Infine, l’operazione “Mare nostrum“ è stata, probabilmente, una ulteriore componente dell’aumento degli sbarchi clandestini.
Ma non è certo accettabile umanamente che si lascino al loro destino, nella propria patria, queste persone, che fuggono da condizioni miserrime e, ancor di più, dall’ingiustizia della guerra. Questa ondata di migranti, così consistente, si riversa, come abbiamo già detto, su piccoli centri come Lampedusa (circa 6.500 abitanti) o Pozzallo (circa 19.500 abitanti), i cui residenti sono inferiori al numero dei Migranti che ricevono in un anno.
Pur a fronte di un dispiegamento di forze notevoli della Marina Italiana, l’unica che sembra doversi preoccupare in Europa di una simile emergenza, si devono contare le vittime dei naufragi. Pur non essendo particolarmente rilevanti in termini percentuali stando ai dati ufficiali (nessuno conosce le proporzioni di questi drammi umani nelle loro reali proporzioni) ogni perdita umana rappresenta un peso sulla coscienza di chiunque viva lontano dalla fame, dalla tortura, dalle persecuzioni e dai conflitti. Nel 2009 le vittime rispetto agli sbarcati hanno toccato il picco del 4,4%.
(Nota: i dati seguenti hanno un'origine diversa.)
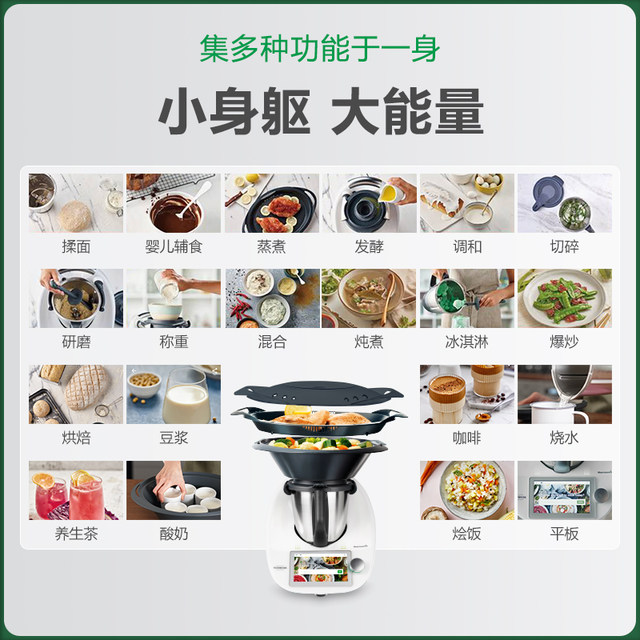 集多种功能于一身

小身躯 大能量

揉面 婴儿辅食 蒸煮 发酵 调和 切碎

研磨 称重 混合 炖煮 冰淇淋 爆炒

烘焙 豆浆 咖啡 烧水

养生茶 酸奶 烩饭 平板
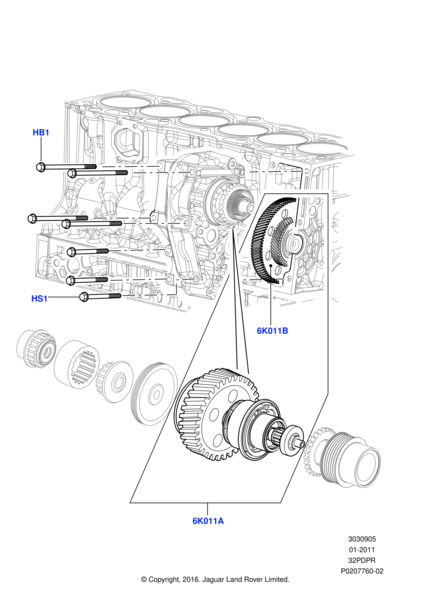 HB1

HS1

6K011B

6K011A

3030905
01-2011
32PDPR
P0207760-02

© Copyright, 2016. Jaguar Land Rover Limited.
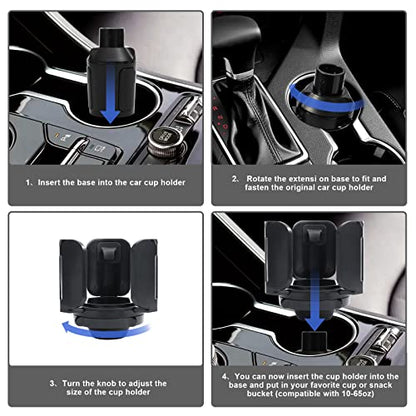 1. Insert the base into the car cup holder

2. Rotate the extensi on base to fit and fasten the original car cup holder

3. Turn the knob to adjust the size of the cup holder

4. You can now insert the cup holder into the base and put in your favorite cup or snack bucket (compatible with 10-65oz)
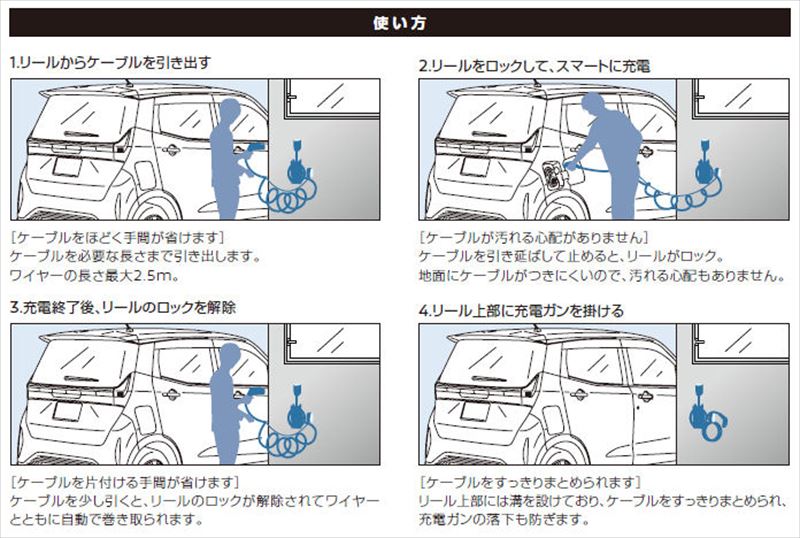 使い方

1.リールからケーブルを引き出す

[ケーブルをほどく手間が省けます]
ケーブルを必要な長さまで引き出します。
ワイヤーの長さ最大2.5m。

2.リールをロックして、スマートに充電

[ケーブルが汚れる心配がありません]
ケーブルを引き延ばして止めると、リールがロック。
地面にケーブルがつきにくいので、汚れる心配もありません。

3.充電終了後、リールのロックを解除

[ケーブルを片付ける手間が省けます]
ケーブルを少し引くと、リールのロックが解除されてワイヤーとともに自動で巻き取られます。

4.リール上部に充電ガンを掛ける

[ケーブルをすっきりまとめられます]
リール上部には溝を設けており、ケーブルをすっきりまとめられ、充電ガンの落下も防ぎます。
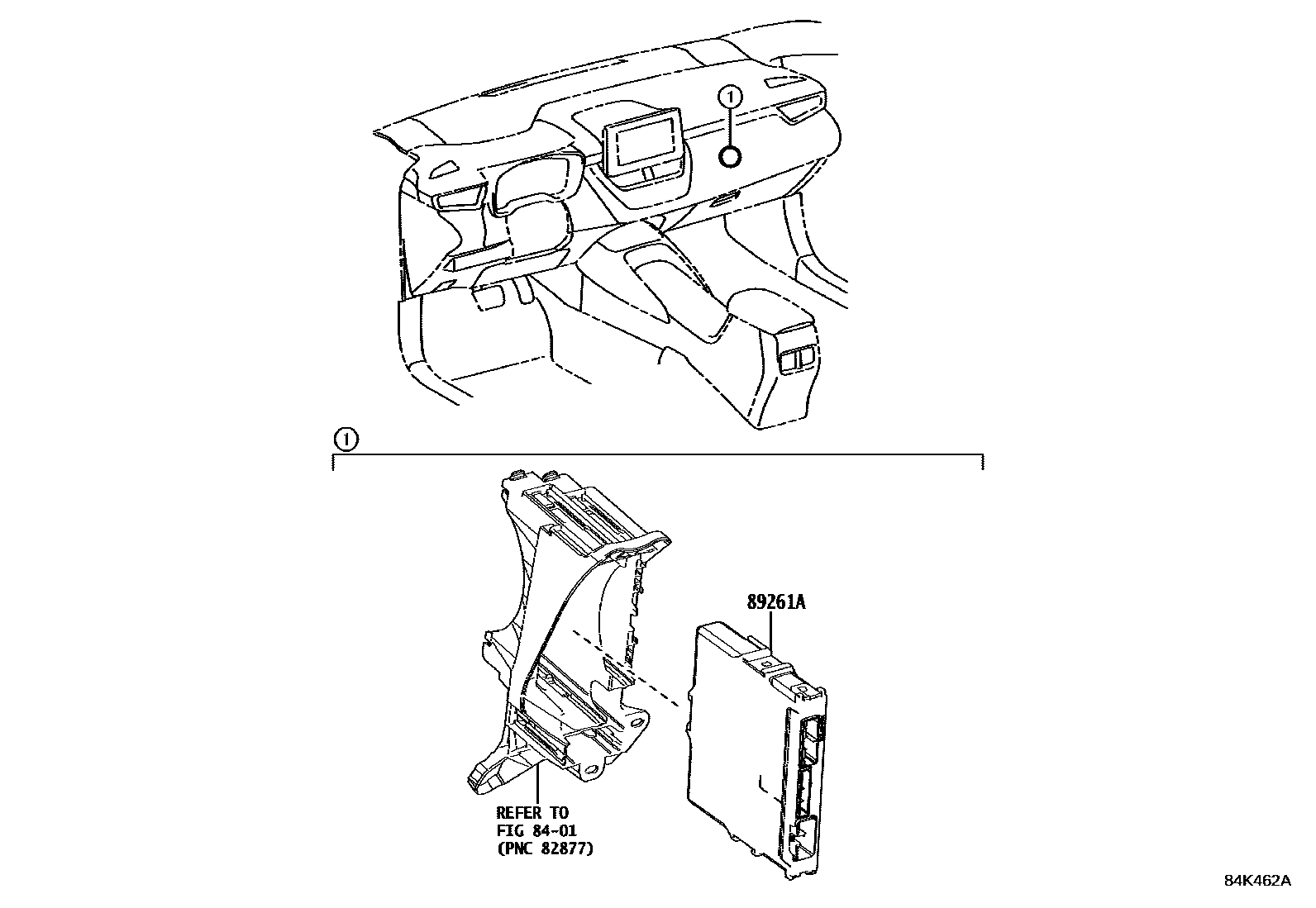 1

1

89261A

REFER TO
FIG 84-01
(PNC 82877)

84K462A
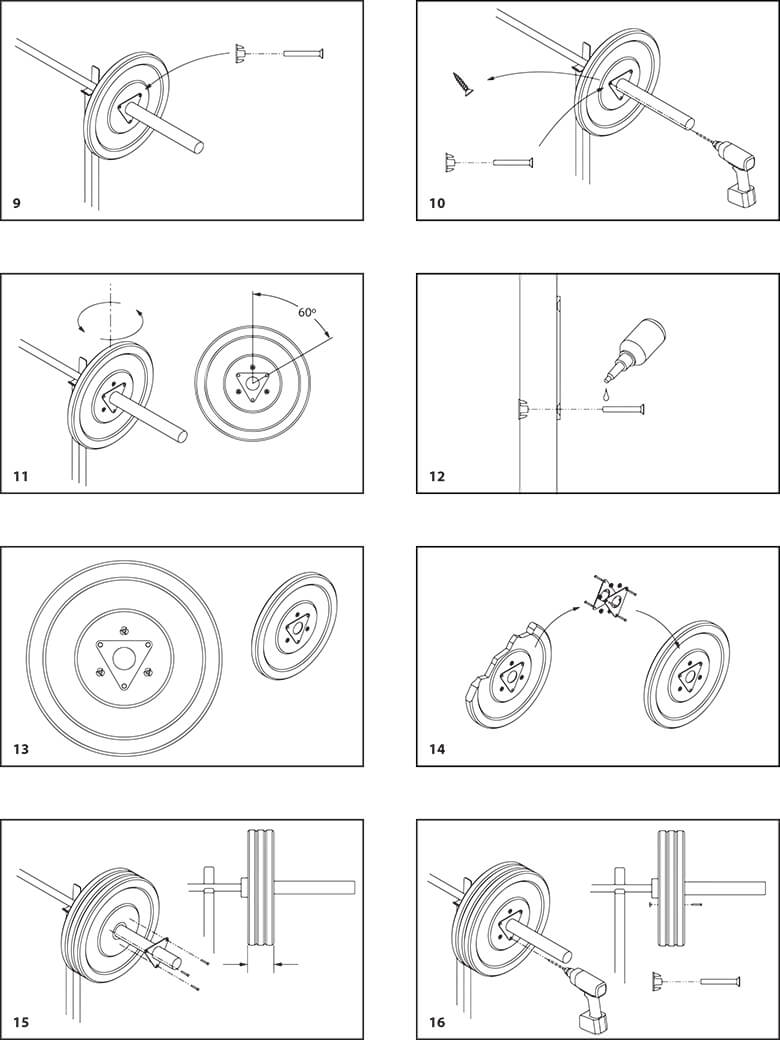 9

10

60º

11

12

13

14

15

16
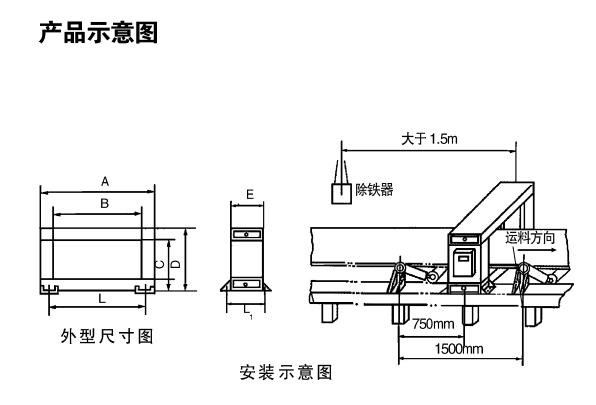 产品示意图

A

B

C

D

L

外型尺寸图

E

$L_1$

大于 1.5m

除铁器

运料方向

750mm

1500mm

安装示意图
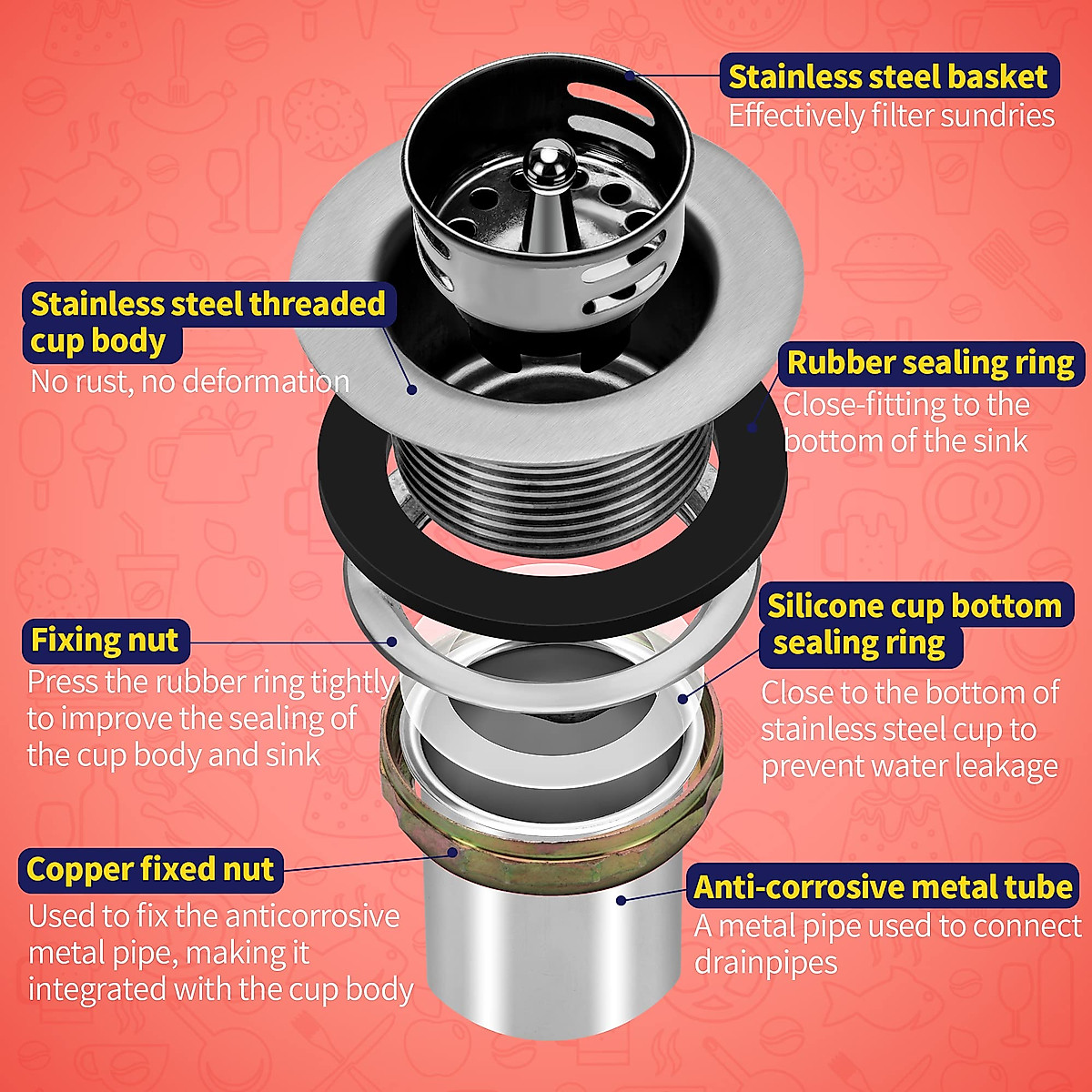 Stainless steel basket
Effectively filter sundries

Stainless steel threaded cup body
No rust, no deformation

Rubber sealing ring
Close-fitting to the bottom of the sink

Fixing nut
Press the rubber ring tightly to improve the sealing of the cup body and sink

Silicone cup bottom sealing ring
Close to the bottom of stainless steel cup to prevent water leakage

Copper fixed nut
Used to fix the anticorrosive metal pipe, making it integrated with the cup body

Anti-corrosive metal tube
A metal pipe used to connect drainpipes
Per far fronte agli arrivi, le farraginose leggi italiane, hanno messo a disposizione diversi tipi di centri: Centri di primo soccorso (Cpsa), dei Centri di accoglienza (Cda), dei Centri di accoglienza per richiedenti Asilo (Cara) e, infine, dei Centri di identificazione ed espulsione (Cie), per un totale di 7.307 posti nel 2012, elevato a 8.343 nel 2013.
Un numero di posti che potrebbe anche essere sufficiente se la permanenza dei migranti non fosse protratta per lungo tempo e se vi fosse una “regolarità” negli sbarchi. Essendo, invece, gli arrivi soggetti a diversi fattori e, primo fra tutti, le condizioni climatiche, occorre affrontare picchi notevoli concentrati anche in una sola giornata.
Ma alla fine, quanti sono coloro che hanno lo stato di rifugiato in Europa e quanti rimangono in Italia? Ebbene, al 2012, secondo stime del Centro Astalli, nei principali Paesi Ue c’erano circa 1.200.000 rifugiati, assorbiti per la metà dalla Germania e solo per il 5,4% dall’Italia.
Dunque, da questo excursus, abbastanza ampio, sul fenomeno dell’immigrazione dai Paesi extracomunitari, emerge una realtà in parte difforme dalla percezione che spesso si ha di essa. Emerge una realtà con la quale l’Europa ha sempre convissuto e alcuni Paesi in modo particolare, rappresentata dalla spinta di alcune popolazioni, per varie ragioni, verso il vecchio continente.
E’ dalla notte dei tempi che il Mediterraneo è un punto di incontro (e scontro) di popoli e civiltà, di infiltrazioni provenienti dalla lontana India e persino dalla Mongolia, nonché dall’Arabia e dalla Turchia.
Oggi, si ripetono ancora questi flussi, che vanno governati, disponendo anche di mezzi superiori al passato, ma soprattutto si dovrebbe informare la popolazione della vera consistenza di tali fenomeni non così rilevanti come si percepiscono. Si dovrebbero avere leggi che consentano, da un lato, un soccorso immediato ed esteso da parte di tutta l’Europa, nei momenti cruciali, dall’altro, di verificare in breve tempo lo Status dei migranti e, infine, di attuare azioni che permettano di frenare i flussi e agevolare, là dove possibile, la permanenza dei migranti nei paesi d’origine oppure di permettere loro di giungere in Europa in condizioni non rischiose e di essere accolti degnamente dai diversi membri della Ue.